**Job:**
Reproduce the listing below word for word, keeping every line as it stands.

**Dataset rows:**

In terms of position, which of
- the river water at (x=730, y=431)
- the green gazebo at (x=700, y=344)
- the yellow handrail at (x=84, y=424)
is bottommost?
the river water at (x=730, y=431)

**Worked answer:**
In terms of position, which of
- the river water at (x=730, y=431)
- the green gazebo at (x=700, y=344)
- the yellow handrail at (x=84, y=424)
is bottommost?
the river water at (x=730, y=431)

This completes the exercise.